4. One Lee Sallows has written a quine-like palindromic sentence. Follow its instructions and you will have reproduced it. That gave me a chuckle.
-- CAV
2 comments:
Yo, Gus, thanks for the link for Matt Gemmell's post. I've been working as a free-lancer at home for a few months now, and that's great advice he offers: I think I said "Check" to myself at every point he made--dressing for work in the morning, taking walks and such, even the bit on exercise. (Heh, half a block away from our place is a small gym that costs me about $30 a month [yes, really] for an hour or so a day six days a week if I want. It's a great blessing.)
Especially about scheduling breaks: I find that a useful practice for me is to schedule housework breaks, ten minutes or so every hour in the morning. That way I'm not tempted to get the place sparkling clean before starting work (an open door to procrastination) but also get housework done that needs to get done. (And a clean, organized set work place is essential, as he says.)
The set schedule in the morning is important too. In this case jet lag actually helped me; when I returned from the US my last vacation I ended up after my week's adjustment getting up automatically at 7:45 every morning, and I make sure to do so even on days without work.
The biggest problem is that my wife works an irregular schedule from week to week five minutes' walk from work. That can sometimes interrupt me when working. But, as he says, self-control is the key here, and taking a professional attitude to your work is the major part of that.

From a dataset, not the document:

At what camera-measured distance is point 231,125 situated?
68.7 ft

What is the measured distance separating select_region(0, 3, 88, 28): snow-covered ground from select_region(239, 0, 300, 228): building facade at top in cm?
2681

Having done this in Boston and St. Louis, I find that not needing a car makes working from home a little bit easier. Nothing can goof up a whole half-day worse than some unexpected errand that requires a long car trip on top of it. (I otherwise daisy-chain errands to reduce the amount of driving overhead.)
That said, I'm not exactly in the middle of nowhere. There ia a coffee shop I can walk to if I need to get out of the house and don't want to drive or can't because my wife needs the car.